- Exercise requirements
Each record must be reproduced exactly as it is shown.

--- start ---

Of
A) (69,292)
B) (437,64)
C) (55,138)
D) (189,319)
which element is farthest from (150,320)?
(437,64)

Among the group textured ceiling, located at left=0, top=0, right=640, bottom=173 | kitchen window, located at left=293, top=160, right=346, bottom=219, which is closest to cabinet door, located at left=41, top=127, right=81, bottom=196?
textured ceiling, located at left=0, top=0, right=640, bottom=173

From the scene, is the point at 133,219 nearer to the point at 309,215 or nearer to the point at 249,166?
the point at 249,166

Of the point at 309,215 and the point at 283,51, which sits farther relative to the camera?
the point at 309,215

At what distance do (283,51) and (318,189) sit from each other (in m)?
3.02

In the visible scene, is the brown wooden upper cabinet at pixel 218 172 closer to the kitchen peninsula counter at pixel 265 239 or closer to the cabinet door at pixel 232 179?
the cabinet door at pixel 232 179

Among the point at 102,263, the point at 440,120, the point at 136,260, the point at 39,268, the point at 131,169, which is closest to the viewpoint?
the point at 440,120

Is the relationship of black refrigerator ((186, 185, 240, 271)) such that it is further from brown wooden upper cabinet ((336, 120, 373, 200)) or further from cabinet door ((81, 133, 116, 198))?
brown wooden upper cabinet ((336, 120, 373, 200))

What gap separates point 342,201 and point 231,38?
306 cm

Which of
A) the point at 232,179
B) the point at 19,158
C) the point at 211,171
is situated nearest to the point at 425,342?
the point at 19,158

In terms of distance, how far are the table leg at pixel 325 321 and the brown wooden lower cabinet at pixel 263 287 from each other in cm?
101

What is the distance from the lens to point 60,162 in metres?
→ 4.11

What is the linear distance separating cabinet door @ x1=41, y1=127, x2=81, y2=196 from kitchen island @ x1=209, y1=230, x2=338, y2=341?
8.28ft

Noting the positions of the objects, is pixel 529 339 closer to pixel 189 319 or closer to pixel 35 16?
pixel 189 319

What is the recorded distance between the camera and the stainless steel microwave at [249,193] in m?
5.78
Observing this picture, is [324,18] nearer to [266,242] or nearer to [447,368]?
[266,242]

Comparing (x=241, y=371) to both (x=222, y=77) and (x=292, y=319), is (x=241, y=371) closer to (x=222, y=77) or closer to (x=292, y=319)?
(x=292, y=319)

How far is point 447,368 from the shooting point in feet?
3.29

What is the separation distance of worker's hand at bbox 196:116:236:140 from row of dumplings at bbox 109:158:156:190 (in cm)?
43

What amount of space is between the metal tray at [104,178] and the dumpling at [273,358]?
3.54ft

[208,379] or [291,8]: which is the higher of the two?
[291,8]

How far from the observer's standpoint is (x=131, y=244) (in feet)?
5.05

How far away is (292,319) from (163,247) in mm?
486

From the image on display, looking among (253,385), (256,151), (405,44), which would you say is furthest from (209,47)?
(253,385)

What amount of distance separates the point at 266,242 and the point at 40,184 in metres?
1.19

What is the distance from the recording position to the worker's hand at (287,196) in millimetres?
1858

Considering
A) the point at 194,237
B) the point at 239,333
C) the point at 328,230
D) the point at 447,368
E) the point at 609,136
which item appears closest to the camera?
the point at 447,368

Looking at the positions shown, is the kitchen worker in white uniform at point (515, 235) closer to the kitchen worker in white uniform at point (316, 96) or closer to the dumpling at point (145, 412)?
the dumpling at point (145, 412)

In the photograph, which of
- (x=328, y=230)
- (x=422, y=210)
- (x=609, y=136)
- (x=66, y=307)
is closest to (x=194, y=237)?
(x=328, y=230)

--- end ---

- Right answer
Of
A) (69,292)
B) (437,64)
C) (55,138)
D) (189,319)
which element is farthest from (150,320)?
(437,64)

Among the group textured ceiling, located at left=0, top=0, right=640, bottom=173 | kitchen window, located at left=293, top=160, right=346, bottom=219, which is closest to cabinet door, located at left=41, top=127, right=81, bottom=196?
textured ceiling, located at left=0, top=0, right=640, bottom=173

From the scene, is the point at 133,219 nearer to the point at 309,215 or nearer to the point at 249,166?
the point at 249,166

Of the point at 309,215 and the point at 283,51, which sits farther relative to the camera?
the point at 309,215

At what distance do (283,51) and (318,189) sit from each other (in m)?
3.02

In the visible scene, is the brown wooden upper cabinet at pixel 218 172 closer to the kitchen peninsula counter at pixel 265 239 or closer to the cabinet door at pixel 232 179?
the cabinet door at pixel 232 179

Among the point at 102,263, the point at 440,120, the point at 136,260, the point at 39,268, the point at 131,169, which is closest to the viewpoint?
the point at 440,120

Is the relationship of black refrigerator ((186, 185, 240, 271)) such that it is further from brown wooden upper cabinet ((336, 120, 373, 200)) or further from cabinet door ((81, 133, 116, 198))?
brown wooden upper cabinet ((336, 120, 373, 200))

What gap separates point 342,201 and point 231,38?
306 cm

Which of
A) the point at 232,179
B) the point at 19,158
C) the point at 211,171
is situated nearest to the point at 425,342?
the point at 19,158

In terms of distance, how far are the table leg at pixel 325 321 and the brown wooden lower cabinet at pixel 263 287 from each other in cm?
101

What is the distance from the lens to point 60,162 in metres?
→ 4.11

What is the linear distance separating cabinet door @ x1=41, y1=127, x2=81, y2=196 from kitchen island @ x1=209, y1=230, x2=338, y2=341?
8.28ft

Noting the positions of the objects, is pixel 529 339 closer to pixel 189 319 or closer to pixel 35 16?
pixel 189 319

What is the recorded distance between the camera and the stainless steel microwave at [249,193] in m?
5.78
Observing this picture, is [324,18] nearer to [266,242] or nearer to [447,368]?
[266,242]

Comparing (x=241, y=371) to both (x=222, y=77) and (x=292, y=319), is (x=241, y=371) closer to (x=222, y=77) or closer to (x=292, y=319)?
(x=292, y=319)

How far is point 447,368 from the shooting point in feet?
3.29

What is the separation distance of worker's hand at bbox 196:116:236:140 from row of dumplings at bbox 109:158:156:190 (in cm)?
43

What amount of space is between the metal tray at [104,178] and the dumpling at [273,358]?
3.54ft

[208,379] or [291,8]: which is the higher of the two?
[291,8]

How far from the observer's standpoint is (x=131, y=244) (in feet)?
5.05

How far away is (292,319) from (163,247) in mm?
486

From the image on display, looking among (253,385), (256,151), (405,44), which would you say is furthest from (209,47)?
(253,385)

What amount of distance separates the point at 266,242 and the point at 40,184 in metres?
1.19

What is the distance from the recording position to the worker's hand at (287,196) in millimetres?
1858

Considering
A) the point at 194,237
B) the point at 239,333
C) the point at 328,230
D) the point at 447,368
E) the point at 609,136
which item appears closest to the camera?
the point at 447,368

Looking at the positions shown, is the kitchen worker in white uniform at point (515, 235) closer to the kitchen worker in white uniform at point (316, 96) or closer to the dumpling at point (145, 412)?
the dumpling at point (145, 412)

In the photograph, which of
- (x=328, y=230)
- (x=422, y=210)
- (x=609, y=136)
- (x=66, y=307)
is closest to (x=194, y=237)?
(x=328, y=230)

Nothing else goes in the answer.